* Start Raw records *

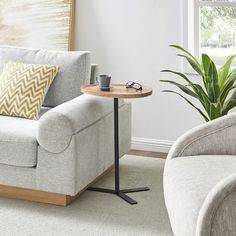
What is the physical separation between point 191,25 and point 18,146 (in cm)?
166

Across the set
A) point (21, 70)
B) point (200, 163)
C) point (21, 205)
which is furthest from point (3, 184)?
point (200, 163)

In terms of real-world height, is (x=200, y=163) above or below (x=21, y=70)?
below

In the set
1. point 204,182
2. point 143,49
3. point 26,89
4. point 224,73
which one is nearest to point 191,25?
point 143,49

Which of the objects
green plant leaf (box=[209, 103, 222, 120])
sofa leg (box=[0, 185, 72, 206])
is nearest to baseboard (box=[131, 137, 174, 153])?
green plant leaf (box=[209, 103, 222, 120])

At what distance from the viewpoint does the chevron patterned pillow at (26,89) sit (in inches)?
148

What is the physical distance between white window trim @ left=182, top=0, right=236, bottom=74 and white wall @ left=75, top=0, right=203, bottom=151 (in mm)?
44

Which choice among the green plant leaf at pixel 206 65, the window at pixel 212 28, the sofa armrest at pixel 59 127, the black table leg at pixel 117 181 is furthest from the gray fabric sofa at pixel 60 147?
the window at pixel 212 28

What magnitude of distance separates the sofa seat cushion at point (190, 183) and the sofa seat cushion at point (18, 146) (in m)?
0.95

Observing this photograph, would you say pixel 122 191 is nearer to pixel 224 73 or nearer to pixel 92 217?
pixel 92 217

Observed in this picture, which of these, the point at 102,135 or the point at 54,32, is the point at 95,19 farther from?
the point at 102,135

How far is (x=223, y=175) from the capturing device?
2479 millimetres

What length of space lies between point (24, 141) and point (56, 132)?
0.71 ft

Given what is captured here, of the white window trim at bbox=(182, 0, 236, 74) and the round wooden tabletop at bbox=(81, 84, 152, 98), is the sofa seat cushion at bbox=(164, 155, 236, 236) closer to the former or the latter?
the round wooden tabletop at bbox=(81, 84, 152, 98)

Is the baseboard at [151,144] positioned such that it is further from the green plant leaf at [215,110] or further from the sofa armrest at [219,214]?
the sofa armrest at [219,214]
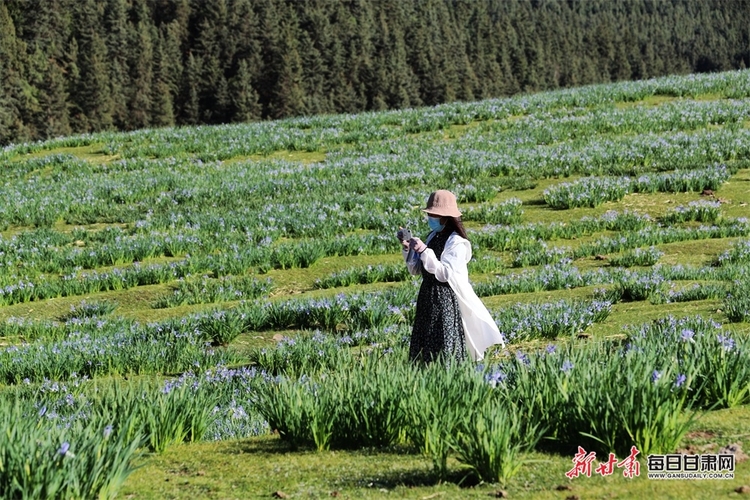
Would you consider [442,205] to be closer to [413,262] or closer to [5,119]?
[413,262]

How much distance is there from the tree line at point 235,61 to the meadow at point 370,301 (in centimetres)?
4250

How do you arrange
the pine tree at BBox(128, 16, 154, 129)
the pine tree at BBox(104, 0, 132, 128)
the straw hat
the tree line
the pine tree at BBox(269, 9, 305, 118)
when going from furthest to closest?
the pine tree at BBox(269, 9, 305, 118), the pine tree at BBox(128, 16, 154, 129), the pine tree at BBox(104, 0, 132, 128), the tree line, the straw hat

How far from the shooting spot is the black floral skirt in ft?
21.6

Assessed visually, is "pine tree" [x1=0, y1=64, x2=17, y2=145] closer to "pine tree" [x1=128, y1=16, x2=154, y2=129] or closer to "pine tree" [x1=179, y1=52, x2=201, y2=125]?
"pine tree" [x1=128, y1=16, x2=154, y2=129]

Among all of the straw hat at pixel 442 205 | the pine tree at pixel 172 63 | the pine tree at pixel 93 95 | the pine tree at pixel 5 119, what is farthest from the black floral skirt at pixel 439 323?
the pine tree at pixel 172 63

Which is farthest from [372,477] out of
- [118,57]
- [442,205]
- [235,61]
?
[118,57]

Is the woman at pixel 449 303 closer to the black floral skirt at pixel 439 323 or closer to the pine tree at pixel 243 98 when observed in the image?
Answer: the black floral skirt at pixel 439 323

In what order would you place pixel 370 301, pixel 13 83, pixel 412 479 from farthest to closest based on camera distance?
pixel 13 83 → pixel 370 301 → pixel 412 479

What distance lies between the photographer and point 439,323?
6.60m

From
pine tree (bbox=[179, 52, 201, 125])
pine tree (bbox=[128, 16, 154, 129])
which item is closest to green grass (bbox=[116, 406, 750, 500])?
pine tree (bbox=[128, 16, 154, 129])

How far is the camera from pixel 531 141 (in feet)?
67.5

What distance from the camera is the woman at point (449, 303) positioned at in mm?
6570

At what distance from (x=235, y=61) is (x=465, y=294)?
73618 millimetres

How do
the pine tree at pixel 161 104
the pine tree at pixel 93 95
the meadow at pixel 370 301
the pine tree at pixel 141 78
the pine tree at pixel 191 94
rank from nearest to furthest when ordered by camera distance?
the meadow at pixel 370 301
the pine tree at pixel 93 95
the pine tree at pixel 161 104
the pine tree at pixel 141 78
the pine tree at pixel 191 94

* End Raw records *

- _Exercise description_
Reproduce all of the lines above word for word, leaving out the pictures.

- _Output for this exercise_
What is the physical separation between point 191,25 and point 18,146 (in cm)?
166

Across the set
A) point (21, 70)
B) point (200, 163)
C) point (21, 205)
which is furthest from point (3, 184)?
point (200, 163)

In terms of real-world height, is (x=200, y=163) above or below (x=21, y=70)?
below

In the set
1. point 204,182
2. point 143,49
3. point 26,89
4. point 224,73
which one is nearest to point 191,25?
point 143,49

Which of the objects
green plant leaf (box=[209, 103, 222, 120])
sofa leg (box=[0, 185, 72, 206])
is nearest to baseboard (box=[131, 137, 174, 153])?
green plant leaf (box=[209, 103, 222, 120])

At what distance from the viewpoint does the chevron patterned pillow at (26,89) sit (in inches)?
148

What is the physical distance between white window trim @ left=182, top=0, right=236, bottom=74 and white wall @ left=75, top=0, right=203, bottom=151 (in mm)?
44

Which choice among the green plant leaf at pixel 206 65, the window at pixel 212 28, the sofa armrest at pixel 59 127, the black table leg at pixel 117 181 is furthest from the gray fabric sofa at pixel 60 147?
the window at pixel 212 28

What magnitude of distance separates the sofa seat cushion at point (190, 183) and the sofa seat cushion at point (18, 146) (in m)?
0.95

Observing this photograph, would you say pixel 122 191 is nearer to pixel 224 73 or nearer to pixel 92 217?
pixel 92 217

Observed in this picture, which of these, the point at 102,135 or the point at 54,32, is the point at 95,19 farther from?
the point at 102,135

How far is (x=223, y=175) from the capturing device?
2479 millimetres

What length of space lies between point (24, 141) and point (56, 132)?
0.71 ft

Given what is captured here, of the white window trim at bbox=(182, 0, 236, 74) and the round wooden tabletop at bbox=(81, 84, 152, 98), is the sofa seat cushion at bbox=(164, 155, 236, 236) closer to the former or the latter?
the round wooden tabletop at bbox=(81, 84, 152, 98)

Is the baseboard at [151,144] positioned such that it is further from the green plant leaf at [215,110] or further from the sofa armrest at [219,214]?
the sofa armrest at [219,214]
Would you consider [442,205] to be closer to [413,262] or closer to [5,119]?
[413,262]

How much distance is there from the tree line at point 235,61 to the meadow at point 370,301 (in centimetres)?
4250

How do you arrange
the pine tree at BBox(128, 16, 154, 129)
the pine tree at BBox(104, 0, 132, 128)
the straw hat
the tree line
the pine tree at BBox(269, 9, 305, 118)
when going from furthest to closest?
the pine tree at BBox(269, 9, 305, 118), the pine tree at BBox(128, 16, 154, 129), the pine tree at BBox(104, 0, 132, 128), the tree line, the straw hat

How far from the shooting spot is the black floral skirt in ft?
21.6

Assessed visually, is "pine tree" [x1=0, y1=64, x2=17, y2=145] closer to "pine tree" [x1=128, y1=16, x2=154, y2=129] or closer to "pine tree" [x1=179, y1=52, x2=201, y2=125]?
"pine tree" [x1=128, y1=16, x2=154, y2=129]

Among all of the straw hat at pixel 442 205 | the pine tree at pixel 172 63 | the pine tree at pixel 93 95 | the pine tree at pixel 5 119, what is farthest from the black floral skirt at pixel 439 323?
the pine tree at pixel 172 63

Which is farthest from [372,477] out of
- [118,57]
- [442,205]
- [235,61]
?
[118,57]

Is the woman at pixel 449 303 closer to the black floral skirt at pixel 439 323 or closer to the pine tree at pixel 243 98 when observed in the image?
Answer: the black floral skirt at pixel 439 323

In what order would you place pixel 370 301, pixel 13 83, pixel 412 479 from farthest to closest based on camera distance?
pixel 13 83 → pixel 370 301 → pixel 412 479

What distance lies between the photographer and point 439,323?
6.60m

From
pine tree (bbox=[179, 52, 201, 125])
pine tree (bbox=[128, 16, 154, 129])
which item is closest to green grass (bbox=[116, 406, 750, 500])?
pine tree (bbox=[128, 16, 154, 129])

How far is the camera from pixel 531 141 (in feet)?
67.5

What distance from the camera is the woman at point (449, 303) positioned at in mm?
6570

At what distance from (x=235, y=61) is (x=465, y=294)?
73618 millimetres

How do
the pine tree at pixel 161 104
the pine tree at pixel 93 95
the meadow at pixel 370 301
the pine tree at pixel 141 78
the pine tree at pixel 191 94
rank from nearest to furthest when ordered by camera distance?
the meadow at pixel 370 301
the pine tree at pixel 93 95
the pine tree at pixel 161 104
the pine tree at pixel 141 78
the pine tree at pixel 191 94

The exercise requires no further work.